Collection entries:
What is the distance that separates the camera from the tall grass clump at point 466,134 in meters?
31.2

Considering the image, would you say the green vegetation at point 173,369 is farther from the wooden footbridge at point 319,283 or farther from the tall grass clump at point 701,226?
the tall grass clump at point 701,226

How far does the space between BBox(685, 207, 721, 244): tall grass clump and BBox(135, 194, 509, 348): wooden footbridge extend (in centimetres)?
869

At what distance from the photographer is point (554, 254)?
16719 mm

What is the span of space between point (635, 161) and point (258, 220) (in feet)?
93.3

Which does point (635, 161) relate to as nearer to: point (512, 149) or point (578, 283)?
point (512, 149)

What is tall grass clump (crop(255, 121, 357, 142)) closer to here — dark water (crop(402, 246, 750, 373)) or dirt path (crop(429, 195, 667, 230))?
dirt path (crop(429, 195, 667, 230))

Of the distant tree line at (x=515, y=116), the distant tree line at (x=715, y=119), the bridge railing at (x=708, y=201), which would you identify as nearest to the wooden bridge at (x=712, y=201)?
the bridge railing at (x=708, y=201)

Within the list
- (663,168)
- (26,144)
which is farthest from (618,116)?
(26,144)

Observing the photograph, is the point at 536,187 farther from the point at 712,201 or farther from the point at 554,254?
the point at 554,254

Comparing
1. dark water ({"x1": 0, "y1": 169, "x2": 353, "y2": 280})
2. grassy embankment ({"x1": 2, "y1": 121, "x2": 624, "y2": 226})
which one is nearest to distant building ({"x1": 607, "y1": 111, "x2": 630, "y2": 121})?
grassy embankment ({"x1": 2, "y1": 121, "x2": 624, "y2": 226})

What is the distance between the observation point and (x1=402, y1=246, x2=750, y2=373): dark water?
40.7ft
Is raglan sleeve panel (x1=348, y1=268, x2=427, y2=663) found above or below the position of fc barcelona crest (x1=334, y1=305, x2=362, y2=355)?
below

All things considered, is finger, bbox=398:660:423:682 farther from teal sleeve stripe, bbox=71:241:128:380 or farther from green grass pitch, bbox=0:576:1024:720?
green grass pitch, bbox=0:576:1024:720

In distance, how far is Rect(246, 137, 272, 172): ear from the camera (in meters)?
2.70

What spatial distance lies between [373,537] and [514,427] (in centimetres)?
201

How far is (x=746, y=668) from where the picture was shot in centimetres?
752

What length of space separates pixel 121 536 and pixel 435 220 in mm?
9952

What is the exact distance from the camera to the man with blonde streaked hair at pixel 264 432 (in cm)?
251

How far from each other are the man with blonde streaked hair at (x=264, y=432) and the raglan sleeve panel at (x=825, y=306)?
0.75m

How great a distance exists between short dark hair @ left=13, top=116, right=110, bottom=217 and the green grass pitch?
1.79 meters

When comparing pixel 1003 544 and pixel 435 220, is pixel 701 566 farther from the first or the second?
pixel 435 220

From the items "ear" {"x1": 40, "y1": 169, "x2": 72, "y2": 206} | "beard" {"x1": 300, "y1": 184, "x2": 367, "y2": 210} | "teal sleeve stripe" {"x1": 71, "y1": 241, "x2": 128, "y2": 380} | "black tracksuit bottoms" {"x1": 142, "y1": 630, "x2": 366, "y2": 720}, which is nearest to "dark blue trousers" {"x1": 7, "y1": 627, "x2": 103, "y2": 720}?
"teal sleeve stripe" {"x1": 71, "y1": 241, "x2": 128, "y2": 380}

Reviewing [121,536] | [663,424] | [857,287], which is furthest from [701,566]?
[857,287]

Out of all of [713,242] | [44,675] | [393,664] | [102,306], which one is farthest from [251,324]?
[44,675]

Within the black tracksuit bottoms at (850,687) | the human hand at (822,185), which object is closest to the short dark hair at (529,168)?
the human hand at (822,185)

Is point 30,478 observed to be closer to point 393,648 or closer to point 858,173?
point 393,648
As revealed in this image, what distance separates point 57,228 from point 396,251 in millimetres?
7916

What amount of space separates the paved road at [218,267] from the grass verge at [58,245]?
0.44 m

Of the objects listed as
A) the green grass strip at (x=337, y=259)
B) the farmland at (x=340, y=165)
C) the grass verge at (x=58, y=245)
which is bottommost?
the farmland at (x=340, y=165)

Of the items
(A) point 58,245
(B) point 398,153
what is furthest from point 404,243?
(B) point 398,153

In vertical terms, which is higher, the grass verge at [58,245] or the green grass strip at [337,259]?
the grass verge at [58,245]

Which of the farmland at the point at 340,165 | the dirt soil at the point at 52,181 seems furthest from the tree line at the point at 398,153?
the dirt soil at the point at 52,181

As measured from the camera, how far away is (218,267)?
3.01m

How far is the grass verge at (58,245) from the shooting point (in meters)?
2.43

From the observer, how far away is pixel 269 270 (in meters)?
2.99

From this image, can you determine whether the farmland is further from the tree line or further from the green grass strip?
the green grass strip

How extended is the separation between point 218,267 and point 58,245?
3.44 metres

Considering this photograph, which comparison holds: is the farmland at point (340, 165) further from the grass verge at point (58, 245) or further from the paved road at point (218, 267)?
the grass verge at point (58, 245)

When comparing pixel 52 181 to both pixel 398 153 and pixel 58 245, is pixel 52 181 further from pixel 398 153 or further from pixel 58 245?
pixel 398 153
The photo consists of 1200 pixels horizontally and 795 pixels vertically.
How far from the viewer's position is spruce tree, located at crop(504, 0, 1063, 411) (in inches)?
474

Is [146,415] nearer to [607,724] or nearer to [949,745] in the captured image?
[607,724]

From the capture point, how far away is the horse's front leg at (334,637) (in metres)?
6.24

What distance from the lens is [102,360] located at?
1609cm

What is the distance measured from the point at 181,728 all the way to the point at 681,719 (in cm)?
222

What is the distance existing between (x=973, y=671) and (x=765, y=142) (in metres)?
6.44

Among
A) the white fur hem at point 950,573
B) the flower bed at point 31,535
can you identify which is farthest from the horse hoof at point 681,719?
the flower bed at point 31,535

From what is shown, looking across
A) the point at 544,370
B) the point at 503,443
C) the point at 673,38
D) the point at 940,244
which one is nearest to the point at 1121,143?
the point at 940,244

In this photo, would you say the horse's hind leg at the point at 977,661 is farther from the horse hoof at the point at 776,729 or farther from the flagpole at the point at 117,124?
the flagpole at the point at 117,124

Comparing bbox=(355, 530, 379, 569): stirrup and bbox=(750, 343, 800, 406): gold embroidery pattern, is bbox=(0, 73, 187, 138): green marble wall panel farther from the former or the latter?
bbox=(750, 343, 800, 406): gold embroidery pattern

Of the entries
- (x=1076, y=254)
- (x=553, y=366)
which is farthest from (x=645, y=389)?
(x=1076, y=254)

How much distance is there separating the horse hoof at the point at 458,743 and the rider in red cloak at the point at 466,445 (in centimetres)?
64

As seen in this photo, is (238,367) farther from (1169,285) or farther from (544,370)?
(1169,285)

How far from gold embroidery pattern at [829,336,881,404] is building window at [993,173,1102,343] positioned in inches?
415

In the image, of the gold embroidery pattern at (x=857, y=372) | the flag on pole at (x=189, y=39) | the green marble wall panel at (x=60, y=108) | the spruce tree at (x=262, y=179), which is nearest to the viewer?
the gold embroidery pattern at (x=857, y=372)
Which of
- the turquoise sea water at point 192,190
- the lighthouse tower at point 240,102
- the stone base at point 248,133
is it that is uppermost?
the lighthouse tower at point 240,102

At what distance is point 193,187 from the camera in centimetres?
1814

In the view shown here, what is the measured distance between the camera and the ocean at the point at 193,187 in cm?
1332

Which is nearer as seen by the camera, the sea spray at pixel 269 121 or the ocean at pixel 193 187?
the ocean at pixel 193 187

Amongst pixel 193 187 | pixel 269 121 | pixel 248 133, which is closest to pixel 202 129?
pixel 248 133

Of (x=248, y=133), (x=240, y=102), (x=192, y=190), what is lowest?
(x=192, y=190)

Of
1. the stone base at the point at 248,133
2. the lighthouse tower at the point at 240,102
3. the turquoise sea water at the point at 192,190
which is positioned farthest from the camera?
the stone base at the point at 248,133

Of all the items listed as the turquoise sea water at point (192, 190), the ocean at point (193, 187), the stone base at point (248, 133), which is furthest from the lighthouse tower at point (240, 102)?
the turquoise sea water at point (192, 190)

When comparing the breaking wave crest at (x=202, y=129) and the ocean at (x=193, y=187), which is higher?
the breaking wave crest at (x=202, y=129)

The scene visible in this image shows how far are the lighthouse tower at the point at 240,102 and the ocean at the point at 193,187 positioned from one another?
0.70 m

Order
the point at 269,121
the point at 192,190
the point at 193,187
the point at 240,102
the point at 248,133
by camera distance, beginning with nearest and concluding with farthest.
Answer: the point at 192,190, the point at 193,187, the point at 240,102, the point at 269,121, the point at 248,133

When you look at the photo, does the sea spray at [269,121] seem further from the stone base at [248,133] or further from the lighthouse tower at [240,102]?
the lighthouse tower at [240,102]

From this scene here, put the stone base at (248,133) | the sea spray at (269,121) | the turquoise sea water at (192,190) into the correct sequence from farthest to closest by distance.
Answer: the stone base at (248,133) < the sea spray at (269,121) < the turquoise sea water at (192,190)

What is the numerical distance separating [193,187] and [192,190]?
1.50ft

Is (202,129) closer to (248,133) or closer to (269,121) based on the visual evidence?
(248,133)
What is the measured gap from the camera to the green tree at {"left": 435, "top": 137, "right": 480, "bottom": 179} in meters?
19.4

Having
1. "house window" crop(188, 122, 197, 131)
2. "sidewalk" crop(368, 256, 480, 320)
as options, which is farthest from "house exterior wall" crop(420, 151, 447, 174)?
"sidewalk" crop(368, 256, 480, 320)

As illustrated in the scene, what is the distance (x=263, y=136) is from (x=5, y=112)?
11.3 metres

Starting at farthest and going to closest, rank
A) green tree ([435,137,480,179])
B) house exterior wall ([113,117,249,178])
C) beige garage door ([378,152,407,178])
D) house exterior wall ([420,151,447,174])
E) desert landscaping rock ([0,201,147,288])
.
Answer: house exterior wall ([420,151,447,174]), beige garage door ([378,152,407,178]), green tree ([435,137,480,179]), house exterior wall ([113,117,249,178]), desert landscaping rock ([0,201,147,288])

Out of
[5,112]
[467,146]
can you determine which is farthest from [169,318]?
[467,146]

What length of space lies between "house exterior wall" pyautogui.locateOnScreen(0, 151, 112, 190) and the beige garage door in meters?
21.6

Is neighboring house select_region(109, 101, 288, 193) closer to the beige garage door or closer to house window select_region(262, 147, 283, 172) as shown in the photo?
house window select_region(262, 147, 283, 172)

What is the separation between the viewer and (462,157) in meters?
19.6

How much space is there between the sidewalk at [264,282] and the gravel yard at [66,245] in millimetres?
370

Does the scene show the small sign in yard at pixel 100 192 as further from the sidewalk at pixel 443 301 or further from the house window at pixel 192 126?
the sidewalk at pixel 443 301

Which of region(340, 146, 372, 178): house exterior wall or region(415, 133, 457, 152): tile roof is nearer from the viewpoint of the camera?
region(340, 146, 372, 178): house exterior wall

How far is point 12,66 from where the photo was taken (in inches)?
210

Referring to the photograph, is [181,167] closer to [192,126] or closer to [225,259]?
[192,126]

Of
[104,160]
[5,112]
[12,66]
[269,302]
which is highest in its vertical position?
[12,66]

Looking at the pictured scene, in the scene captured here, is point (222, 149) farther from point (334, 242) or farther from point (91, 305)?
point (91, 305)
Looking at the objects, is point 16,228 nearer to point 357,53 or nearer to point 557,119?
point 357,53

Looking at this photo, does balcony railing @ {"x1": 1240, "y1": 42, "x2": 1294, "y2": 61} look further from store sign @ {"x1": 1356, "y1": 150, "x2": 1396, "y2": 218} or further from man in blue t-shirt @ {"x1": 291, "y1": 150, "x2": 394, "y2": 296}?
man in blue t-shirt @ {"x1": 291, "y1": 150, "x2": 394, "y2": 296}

| GIVEN INSTRUCTION |
Rewrite the data from the line containing "How far is point" through the end of the data, inclusive, replacing every occurrence of "Looking at" with "Viewing" and leaving everything else unchanged.

| EXERCISE OUTPUT |
How far is point 12,66 from where the photo was taken (in inches)?
210

Referring to the photograph, is [181,167] closer to [192,126] or closer to [225,259]?
[192,126]

Of
[104,160]
[5,112]
[12,66]
[269,302]
which is highest in its vertical position?
[12,66]

Viewing the pictured scene, in the scene captured here, is point (222, 149) farther from point (334, 242) or farther from point (91, 305)?
point (91, 305)
Viewing the objects, is point 16,228 nearer to point 357,53 or nearer to point 557,119?
point 357,53

Viewing this photo, does balcony railing @ {"x1": 1240, "y1": 42, "x2": 1294, "y2": 61} look further from store sign @ {"x1": 1356, "y1": 150, "x2": 1396, "y2": 218} or further from man in blue t-shirt @ {"x1": 291, "y1": 150, "x2": 394, "y2": 296}?
man in blue t-shirt @ {"x1": 291, "y1": 150, "x2": 394, "y2": 296}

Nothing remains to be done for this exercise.